His hooded gaze is as lost as mine as he peers down at my lips. He sighs, and his minty breath skates over my mouth just as his hand falls.
“Go.” He points a finger to the door to my left, leading to the bathroom. “There’s a towel and robe there already. Your suitcase is in the closet over there.” He gestures toward another door, further down from the bathroom.
“Thanks.”
I feel strange thanking him for anything. But how does that saying go? You catch more flies with honey than you do with vinegar. I have to do better at controlling my temper. My attitude will not work with him.
He sits back on the bed while I head inside, finding an all-white, luxurious bathroom, straight out of one of those “homes for celebrities” shows. The flooring is shiny marble with a spray of gray. There’s a jacuzzi in one corner and a standup shower in another.
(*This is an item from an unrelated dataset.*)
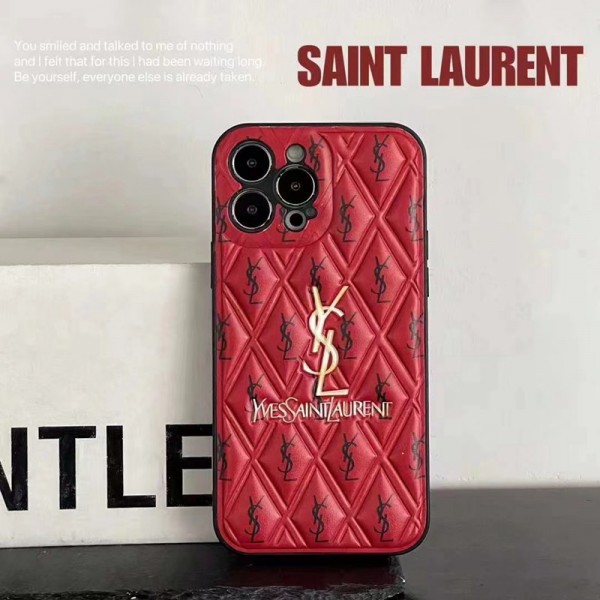 Ysl イブサンローランアイフォン15 ultra 14proブランドケース耐衝撃のiPhone 15 14 ultra plusスマホケースブランドiPhone 15 14 プロマックススマホカバー激安アイフォン15/14proケースブランド 手触り良い 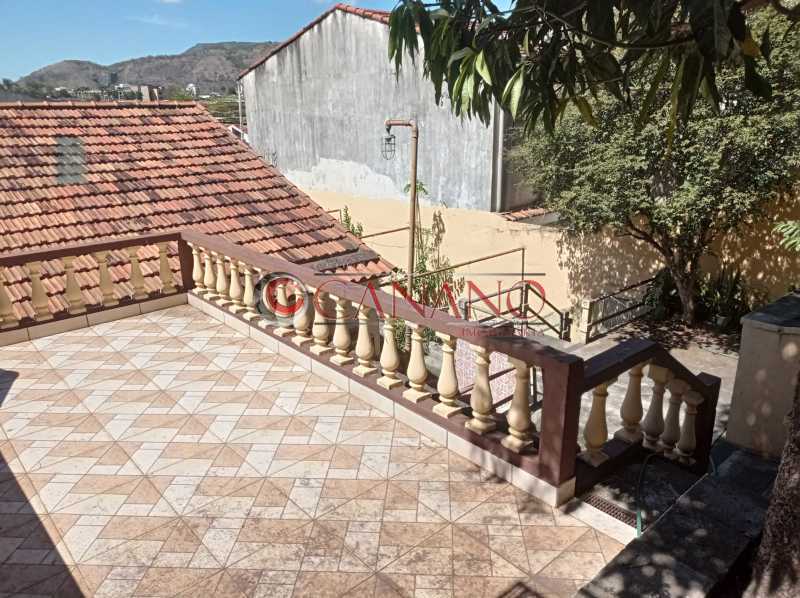 23 - Casa em Condomínio à venda Rua Paz de Siqueira,Engenho Novo, Rio de Janeiro - R$ 350.000 - BJCN20022 - 23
I turn on the spray of the scalding hot water, hoping to melt away this awful day. I still can’t believe this is happening to me. I need to figure out what to do. I can’t rely on my so-called father. If it comes down to his life or mine, he’d sacrifice me to save himself.
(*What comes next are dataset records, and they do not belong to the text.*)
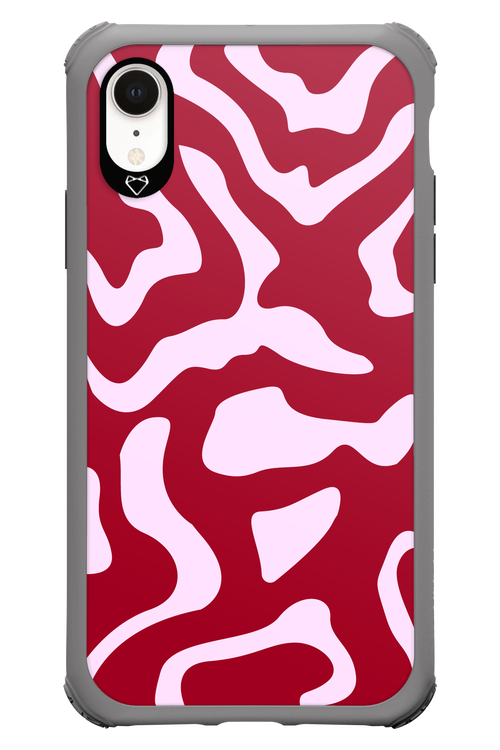 Strawberry Shake - Apple iPhone XR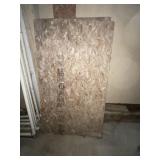 Particle Board, Wodd Sheet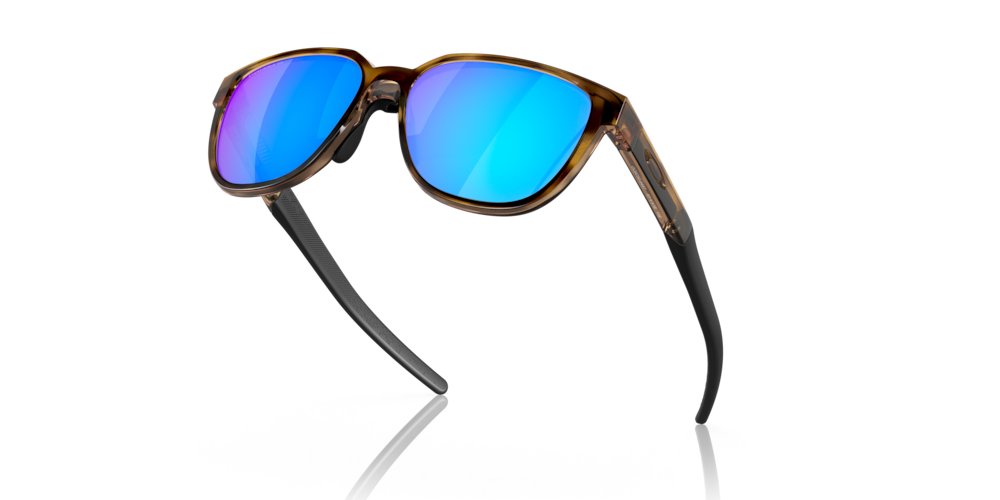 Oakley Gafas de sol Actuator en Prizm Sapphire Polarized Brown Tortoise Descuentos del mes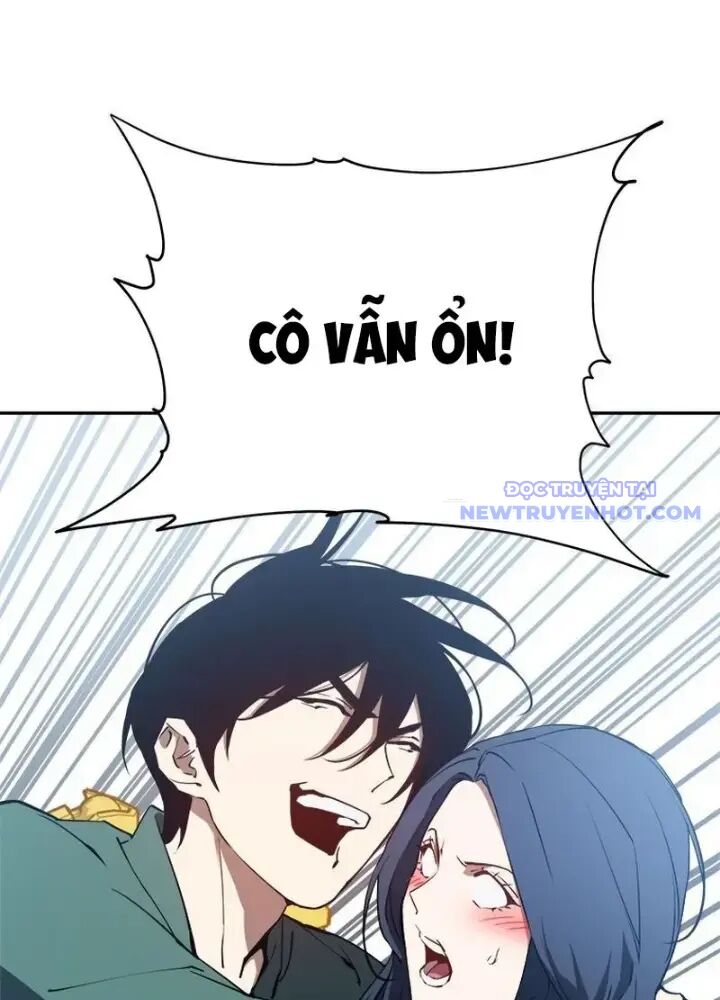 Lv 1 Bất Khả Chiến Bại: Chapter 34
I remove my clothes, leaving them on the countertop beside the double sink, and walk into the shower. When I look for something to wash my hair with, I find all of my things already there. He wasn’t kidding when he said he’d been to my house.
I spend my time lathering my hair, enjoying the feel of the hot water running down my body. After I’m done, I wrap a gray towel over my head and use the other to dry my body before throwing on the robe, tightly securing the belt around my waist.
I exit the bathroom, and the cool air hits my legs, causing my shoulders to shiver.
Brian stands, heading for the closet and pulling out my luggage.
“How was the shower?” he asks, his gaze zigzagging from my face down to my tits, trying hard not to stare at them through the robe, but failing.
I don’t blame him. They’re nice. My nipples are hard from the chill. I hope he’s enjoying the barely there view, because he’ll never get to see them without my clothes on.
“It was fine,” I answer, grabbing the handle of my luggage from him.
While I do, my finger grazes his. I gasp as my skin ignites with electrifying heat and my entire body comes alive with tingles shooting up every inch.
He doesn’t so much as flinch, but I can tell from the way his eyes bore into mine, he felt the impact of our touch.
“I have to go,” he informs me dryly, whatever connection we just shared now gone. “I’m locking the door from the outside. The remote is in the drawer of the TV stand. I’ll see you later.”
He gives me his back and leaves. I wonder what mood he’ll be in when he returns.
Chapter Fourteen
Dominic
I’m supposedto hate this woman, not be tempted by her beauty. And sheisbeautiful. Not just sexy or hot, or one of those poorly constructed adjectives. She’s stunning, with the power to bring me to my knees if I allow her to get close enough. If I allow her to remind me of the past.
But I won’t.
She’ll never get under my skin. Chiara will always be kept at an arm’s length.
She’s nothing more than a means to an end. When I get what I want, she’ll be free to go.
And I always get what I want.
I should’ve tied her back up, but I can’t deny somewhere inside this broken man is a boy who’d turn the world upside down to see the girl he once loved love him back. No matter how much hurt I carry for what she did, there’s no way I’d ever hurt her, no matter what I want her to believe.
Seeing her bruised wrists hurt me enough. I hated what I did to her, and I don’t want to do it again. She’s a part of my past, sewn into the very depths of my soul, and there’s no way to erase her. No way to pretend we never were.
Reaching into my pocket, I retrieve my cell and press a few keys to access the cams I have set up at my home, including the ones in her room. It’s merely for her protection and mine. I have to keep an eye on my most valuable possession.
She’s lying in bed, her body barely covered at all, her long, tanned legs on full display. Tiny gray shorts ride up the insides of her thighs, a place I bet she’s warm and soft. Too soft for a man like me, even if I did allow myself to have a taste.
She’s in a loose-fitted tank top, the tops of her breasts pushed up. The desire to run my tongue over those perky tits has my cock throbbing.
When I saw her in the robe earlier, those hard beads of her breasts pushing against the soft fabric, I wanted nothing more than to tear open that flimsy piece of material and have every inch of her. I can’t stop thinking of her that way, even while knowing I shouldn’t.